[Records of spatial relationships]
○ ○ ○ ○ ○ ○ ○
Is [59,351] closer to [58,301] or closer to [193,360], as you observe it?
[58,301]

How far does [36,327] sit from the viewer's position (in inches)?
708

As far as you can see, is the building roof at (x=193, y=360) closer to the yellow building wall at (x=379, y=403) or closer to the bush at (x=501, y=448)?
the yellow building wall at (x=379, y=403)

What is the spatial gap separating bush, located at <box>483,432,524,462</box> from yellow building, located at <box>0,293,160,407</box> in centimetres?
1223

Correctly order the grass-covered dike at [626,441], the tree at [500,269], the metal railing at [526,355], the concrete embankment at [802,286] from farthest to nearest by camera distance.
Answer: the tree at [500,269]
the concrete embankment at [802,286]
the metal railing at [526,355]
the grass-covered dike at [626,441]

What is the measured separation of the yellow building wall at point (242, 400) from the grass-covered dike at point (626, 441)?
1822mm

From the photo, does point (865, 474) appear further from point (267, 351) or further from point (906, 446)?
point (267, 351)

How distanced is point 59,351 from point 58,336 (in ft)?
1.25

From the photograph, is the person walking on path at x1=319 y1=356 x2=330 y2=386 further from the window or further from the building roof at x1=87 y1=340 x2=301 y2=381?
○ ○ ○ ○ ○ ○ ○
[Instruction]
Please rewrite all of the records above, changing every "building roof" to "rooftop" and leaving everything else the same.

[Response below]
Is [59,351] closer to [58,301] or closer to [193,360], as you observe it?
[58,301]

How far does [36,327] sit from the viewer's position (in inches)?
708

As far as you can see, is the rooftop at (x=193, y=360) closer to the yellow building wall at (x=379, y=403) or closer to the bush at (x=501, y=448)?
the yellow building wall at (x=379, y=403)

What is the spatial gap separating bush, located at <box>483,432,524,462</box> from yellow building, located at <box>0,293,160,407</box> in centimetres?
1223

Correctly order the grass-covered dike at [626,441], the tree at [500,269], the metal railing at [526,355], the concrete embankment at [802,286] from farthest to nearest by camera distance.
Answer: the tree at [500,269]
the concrete embankment at [802,286]
the metal railing at [526,355]
the grass-covered dike at [626,441]

What is the measured separation of the yellow building wall at point (242, 400) from the grass-covered dike at point (626, 441)?
1822mm

From the photo, does point (865, 474) appear further from point (267, 351) or further from point (906, 446)?
point (267, 351)

How distanced is point 59,351 from point 58,336 (in ft)?
1.25

From the photograph, is the person walking on path at x1=319 y1=356 x2=330 y2=386 further from the window or further from the rooftop at x1=87 y1=340 x2=301 y2=381?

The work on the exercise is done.